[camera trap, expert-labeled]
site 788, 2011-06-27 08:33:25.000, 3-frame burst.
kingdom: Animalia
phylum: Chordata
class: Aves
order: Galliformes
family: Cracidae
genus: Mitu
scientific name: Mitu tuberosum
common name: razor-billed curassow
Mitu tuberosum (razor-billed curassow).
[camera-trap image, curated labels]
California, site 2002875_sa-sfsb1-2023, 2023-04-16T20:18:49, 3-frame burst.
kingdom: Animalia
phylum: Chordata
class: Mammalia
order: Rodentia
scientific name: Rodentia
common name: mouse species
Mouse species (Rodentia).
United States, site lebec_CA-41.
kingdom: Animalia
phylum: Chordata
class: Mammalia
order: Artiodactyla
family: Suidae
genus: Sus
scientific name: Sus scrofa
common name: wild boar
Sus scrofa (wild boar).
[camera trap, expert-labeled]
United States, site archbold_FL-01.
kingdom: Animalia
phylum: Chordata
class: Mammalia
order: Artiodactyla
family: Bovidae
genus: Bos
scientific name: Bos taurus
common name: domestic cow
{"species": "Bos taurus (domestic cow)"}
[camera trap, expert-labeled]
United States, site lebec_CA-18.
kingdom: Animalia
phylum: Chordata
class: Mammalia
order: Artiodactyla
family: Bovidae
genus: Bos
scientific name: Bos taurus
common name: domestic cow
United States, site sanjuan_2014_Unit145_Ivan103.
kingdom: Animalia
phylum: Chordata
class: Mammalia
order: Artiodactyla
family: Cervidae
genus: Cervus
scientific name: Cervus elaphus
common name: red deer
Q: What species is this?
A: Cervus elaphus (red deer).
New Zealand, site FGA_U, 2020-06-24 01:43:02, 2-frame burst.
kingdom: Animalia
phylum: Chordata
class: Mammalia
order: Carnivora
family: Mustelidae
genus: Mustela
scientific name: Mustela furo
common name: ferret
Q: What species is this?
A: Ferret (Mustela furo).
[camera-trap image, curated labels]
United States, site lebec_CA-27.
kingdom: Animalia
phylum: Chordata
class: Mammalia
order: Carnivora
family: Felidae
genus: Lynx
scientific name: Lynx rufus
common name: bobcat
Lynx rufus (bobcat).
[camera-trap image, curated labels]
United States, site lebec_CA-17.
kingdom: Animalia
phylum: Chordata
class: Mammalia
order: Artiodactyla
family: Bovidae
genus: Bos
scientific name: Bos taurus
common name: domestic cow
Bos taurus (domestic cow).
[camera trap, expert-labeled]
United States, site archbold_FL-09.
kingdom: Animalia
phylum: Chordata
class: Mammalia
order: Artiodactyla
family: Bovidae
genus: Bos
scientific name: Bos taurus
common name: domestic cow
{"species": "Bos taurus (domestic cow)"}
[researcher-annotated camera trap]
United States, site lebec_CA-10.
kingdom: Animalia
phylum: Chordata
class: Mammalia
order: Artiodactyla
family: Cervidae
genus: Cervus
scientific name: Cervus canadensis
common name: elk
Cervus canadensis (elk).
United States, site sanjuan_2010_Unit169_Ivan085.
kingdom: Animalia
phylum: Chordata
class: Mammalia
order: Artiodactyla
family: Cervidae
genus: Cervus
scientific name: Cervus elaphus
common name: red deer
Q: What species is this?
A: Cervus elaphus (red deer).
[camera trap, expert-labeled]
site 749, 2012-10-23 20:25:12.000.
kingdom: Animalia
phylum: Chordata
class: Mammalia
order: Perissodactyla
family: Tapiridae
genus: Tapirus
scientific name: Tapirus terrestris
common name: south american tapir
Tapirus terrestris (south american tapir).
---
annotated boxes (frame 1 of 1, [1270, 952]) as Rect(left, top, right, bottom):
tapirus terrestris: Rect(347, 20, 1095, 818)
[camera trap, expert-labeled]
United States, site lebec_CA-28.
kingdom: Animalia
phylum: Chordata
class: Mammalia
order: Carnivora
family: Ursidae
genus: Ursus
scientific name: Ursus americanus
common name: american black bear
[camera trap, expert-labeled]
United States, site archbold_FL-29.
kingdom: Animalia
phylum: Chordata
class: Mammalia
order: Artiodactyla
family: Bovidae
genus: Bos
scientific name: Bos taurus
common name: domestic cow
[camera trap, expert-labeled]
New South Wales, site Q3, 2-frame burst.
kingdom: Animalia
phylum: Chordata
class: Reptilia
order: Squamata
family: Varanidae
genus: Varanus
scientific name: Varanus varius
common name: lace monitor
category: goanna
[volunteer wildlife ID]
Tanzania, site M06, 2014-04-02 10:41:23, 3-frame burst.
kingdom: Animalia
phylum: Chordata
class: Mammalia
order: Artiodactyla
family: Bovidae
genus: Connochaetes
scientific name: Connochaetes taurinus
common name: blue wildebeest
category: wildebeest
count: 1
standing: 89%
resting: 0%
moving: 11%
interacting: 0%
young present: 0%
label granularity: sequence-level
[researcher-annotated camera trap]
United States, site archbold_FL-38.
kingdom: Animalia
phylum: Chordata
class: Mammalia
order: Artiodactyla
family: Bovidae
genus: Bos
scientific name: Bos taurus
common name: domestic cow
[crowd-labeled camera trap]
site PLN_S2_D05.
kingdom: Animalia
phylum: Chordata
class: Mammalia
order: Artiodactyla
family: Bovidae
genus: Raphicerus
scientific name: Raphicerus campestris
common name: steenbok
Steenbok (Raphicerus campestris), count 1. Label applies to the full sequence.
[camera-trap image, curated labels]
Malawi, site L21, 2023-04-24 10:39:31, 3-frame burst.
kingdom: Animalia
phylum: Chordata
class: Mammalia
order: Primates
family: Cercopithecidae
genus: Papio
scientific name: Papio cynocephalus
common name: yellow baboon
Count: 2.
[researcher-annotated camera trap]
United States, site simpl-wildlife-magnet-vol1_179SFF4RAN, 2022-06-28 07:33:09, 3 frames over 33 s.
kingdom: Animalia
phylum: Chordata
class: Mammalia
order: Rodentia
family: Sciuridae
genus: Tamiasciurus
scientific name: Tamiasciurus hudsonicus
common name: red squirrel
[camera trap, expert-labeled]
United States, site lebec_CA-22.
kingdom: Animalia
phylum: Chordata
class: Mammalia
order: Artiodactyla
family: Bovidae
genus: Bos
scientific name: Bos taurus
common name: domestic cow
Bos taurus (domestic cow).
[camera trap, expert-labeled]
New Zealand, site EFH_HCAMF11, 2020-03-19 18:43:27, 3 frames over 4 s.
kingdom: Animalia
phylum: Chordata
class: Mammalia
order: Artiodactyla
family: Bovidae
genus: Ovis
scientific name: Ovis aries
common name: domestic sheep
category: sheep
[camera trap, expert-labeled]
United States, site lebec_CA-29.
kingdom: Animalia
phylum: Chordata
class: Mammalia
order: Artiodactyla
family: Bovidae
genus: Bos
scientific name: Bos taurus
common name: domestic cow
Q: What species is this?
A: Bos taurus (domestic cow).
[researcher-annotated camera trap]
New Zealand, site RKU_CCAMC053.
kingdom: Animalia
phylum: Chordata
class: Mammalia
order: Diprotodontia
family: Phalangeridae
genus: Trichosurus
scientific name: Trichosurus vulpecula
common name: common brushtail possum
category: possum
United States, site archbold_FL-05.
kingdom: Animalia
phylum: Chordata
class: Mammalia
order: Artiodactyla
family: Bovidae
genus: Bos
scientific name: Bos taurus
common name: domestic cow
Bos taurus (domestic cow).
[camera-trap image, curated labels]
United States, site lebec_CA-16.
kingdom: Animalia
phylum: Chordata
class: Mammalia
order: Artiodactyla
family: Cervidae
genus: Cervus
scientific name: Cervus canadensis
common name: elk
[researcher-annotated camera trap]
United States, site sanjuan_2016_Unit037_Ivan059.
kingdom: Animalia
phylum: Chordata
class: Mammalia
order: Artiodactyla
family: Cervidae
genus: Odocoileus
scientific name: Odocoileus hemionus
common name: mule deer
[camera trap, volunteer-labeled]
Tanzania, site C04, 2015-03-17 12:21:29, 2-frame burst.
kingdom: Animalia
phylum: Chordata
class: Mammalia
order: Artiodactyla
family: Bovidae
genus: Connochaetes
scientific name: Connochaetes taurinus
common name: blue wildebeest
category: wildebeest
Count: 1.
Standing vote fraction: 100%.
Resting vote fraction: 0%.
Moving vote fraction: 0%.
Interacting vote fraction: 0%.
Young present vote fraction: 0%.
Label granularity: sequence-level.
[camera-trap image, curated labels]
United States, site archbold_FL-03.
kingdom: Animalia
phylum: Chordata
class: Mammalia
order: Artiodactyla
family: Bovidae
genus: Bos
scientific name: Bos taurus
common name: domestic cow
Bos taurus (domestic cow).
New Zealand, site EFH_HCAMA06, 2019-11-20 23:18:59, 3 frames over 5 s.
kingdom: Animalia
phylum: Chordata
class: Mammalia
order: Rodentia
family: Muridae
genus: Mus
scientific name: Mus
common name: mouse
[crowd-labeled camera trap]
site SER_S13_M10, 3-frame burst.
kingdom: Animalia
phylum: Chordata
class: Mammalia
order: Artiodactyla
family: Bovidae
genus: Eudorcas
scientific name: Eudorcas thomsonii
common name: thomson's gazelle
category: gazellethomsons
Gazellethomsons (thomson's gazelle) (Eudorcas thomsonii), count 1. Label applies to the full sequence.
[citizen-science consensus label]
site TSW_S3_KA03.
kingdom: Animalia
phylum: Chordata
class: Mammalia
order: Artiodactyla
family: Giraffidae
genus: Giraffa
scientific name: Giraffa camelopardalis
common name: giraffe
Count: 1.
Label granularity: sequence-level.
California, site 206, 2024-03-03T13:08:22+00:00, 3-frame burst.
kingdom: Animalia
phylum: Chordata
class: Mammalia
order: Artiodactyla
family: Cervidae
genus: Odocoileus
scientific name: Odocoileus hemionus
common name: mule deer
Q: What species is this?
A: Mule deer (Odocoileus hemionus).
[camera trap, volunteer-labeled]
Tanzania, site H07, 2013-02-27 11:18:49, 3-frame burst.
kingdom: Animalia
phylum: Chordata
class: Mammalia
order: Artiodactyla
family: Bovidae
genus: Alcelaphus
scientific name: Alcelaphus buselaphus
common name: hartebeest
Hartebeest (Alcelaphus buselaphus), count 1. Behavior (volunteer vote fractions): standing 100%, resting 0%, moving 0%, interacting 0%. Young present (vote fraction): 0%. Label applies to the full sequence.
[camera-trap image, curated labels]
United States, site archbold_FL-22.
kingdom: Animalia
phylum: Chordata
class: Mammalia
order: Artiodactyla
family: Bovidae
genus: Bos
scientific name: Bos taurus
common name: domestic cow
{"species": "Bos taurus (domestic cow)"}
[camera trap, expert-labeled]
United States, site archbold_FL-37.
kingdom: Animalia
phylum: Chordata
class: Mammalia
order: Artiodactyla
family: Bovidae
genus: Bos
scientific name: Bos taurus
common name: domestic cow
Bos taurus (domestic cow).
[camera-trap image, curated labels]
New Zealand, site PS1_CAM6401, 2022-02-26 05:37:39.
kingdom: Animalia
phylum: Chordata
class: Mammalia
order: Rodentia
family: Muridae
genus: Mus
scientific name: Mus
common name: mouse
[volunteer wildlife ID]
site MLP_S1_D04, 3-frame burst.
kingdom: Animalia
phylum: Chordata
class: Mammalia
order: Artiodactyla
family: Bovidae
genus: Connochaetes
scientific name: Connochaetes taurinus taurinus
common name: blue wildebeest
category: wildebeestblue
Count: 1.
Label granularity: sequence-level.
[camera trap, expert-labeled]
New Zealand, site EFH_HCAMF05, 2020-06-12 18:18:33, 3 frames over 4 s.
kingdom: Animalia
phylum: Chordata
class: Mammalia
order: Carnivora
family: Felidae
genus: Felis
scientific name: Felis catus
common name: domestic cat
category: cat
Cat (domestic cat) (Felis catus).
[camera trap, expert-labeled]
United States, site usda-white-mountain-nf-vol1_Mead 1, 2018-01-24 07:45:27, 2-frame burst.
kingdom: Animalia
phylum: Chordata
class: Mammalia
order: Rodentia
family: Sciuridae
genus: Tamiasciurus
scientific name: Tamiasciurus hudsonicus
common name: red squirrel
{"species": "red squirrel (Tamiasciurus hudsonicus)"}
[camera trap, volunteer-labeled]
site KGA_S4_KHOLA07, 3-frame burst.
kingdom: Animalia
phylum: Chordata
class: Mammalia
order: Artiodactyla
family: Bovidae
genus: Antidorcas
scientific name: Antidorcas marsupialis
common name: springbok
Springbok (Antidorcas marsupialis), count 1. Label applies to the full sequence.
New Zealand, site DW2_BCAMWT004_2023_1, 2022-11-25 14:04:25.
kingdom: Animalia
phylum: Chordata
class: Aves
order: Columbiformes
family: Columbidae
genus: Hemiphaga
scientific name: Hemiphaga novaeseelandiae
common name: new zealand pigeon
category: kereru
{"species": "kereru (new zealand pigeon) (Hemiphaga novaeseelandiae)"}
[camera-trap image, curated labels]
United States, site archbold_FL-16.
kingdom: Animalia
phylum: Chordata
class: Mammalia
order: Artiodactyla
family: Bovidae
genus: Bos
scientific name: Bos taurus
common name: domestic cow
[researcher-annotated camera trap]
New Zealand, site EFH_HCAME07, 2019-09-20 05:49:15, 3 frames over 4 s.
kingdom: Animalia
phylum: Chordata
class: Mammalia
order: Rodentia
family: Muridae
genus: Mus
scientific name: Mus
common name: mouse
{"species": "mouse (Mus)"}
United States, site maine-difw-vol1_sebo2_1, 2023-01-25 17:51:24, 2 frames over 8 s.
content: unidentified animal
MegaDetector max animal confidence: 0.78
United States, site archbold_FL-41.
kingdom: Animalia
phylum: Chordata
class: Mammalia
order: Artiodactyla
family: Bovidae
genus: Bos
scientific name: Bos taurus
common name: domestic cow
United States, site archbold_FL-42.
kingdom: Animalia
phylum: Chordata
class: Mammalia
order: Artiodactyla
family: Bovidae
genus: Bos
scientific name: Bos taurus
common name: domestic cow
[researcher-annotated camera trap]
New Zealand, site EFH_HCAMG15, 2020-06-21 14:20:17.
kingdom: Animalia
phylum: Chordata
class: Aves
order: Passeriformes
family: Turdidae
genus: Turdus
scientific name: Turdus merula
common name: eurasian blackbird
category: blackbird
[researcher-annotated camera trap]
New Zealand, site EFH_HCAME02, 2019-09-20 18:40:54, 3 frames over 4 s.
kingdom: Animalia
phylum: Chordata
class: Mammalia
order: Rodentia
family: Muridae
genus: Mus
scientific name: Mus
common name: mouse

What you are asked to do:
The lines from the beginning of the records through the line containing "scientific name: Rodentia" should be reproduced exactly. Include nothing else.

Solution:
[camera trap, expert-labeled]
site 788, 2011-06-27 08:33:25.000, 3-frame burst.
kingdom: Animalia
phylum: Chordata
class: Aves
order: Galliformes
family: Cracidae
genus: Mitu
scientific name: Mitu tuberosum
common name: razor-billed curassow
Mitu tuberosum (razor-billed curassow).
[camera-trap image, curated labels]
California, site 2002875_sa-sfsb1-2023, 2023-04-16T20:18:49, 3-frame burst.
kingdom: Animalia
phylum: Chordata
class: Mammalia
order: Rodentia
scientific name: Rodentia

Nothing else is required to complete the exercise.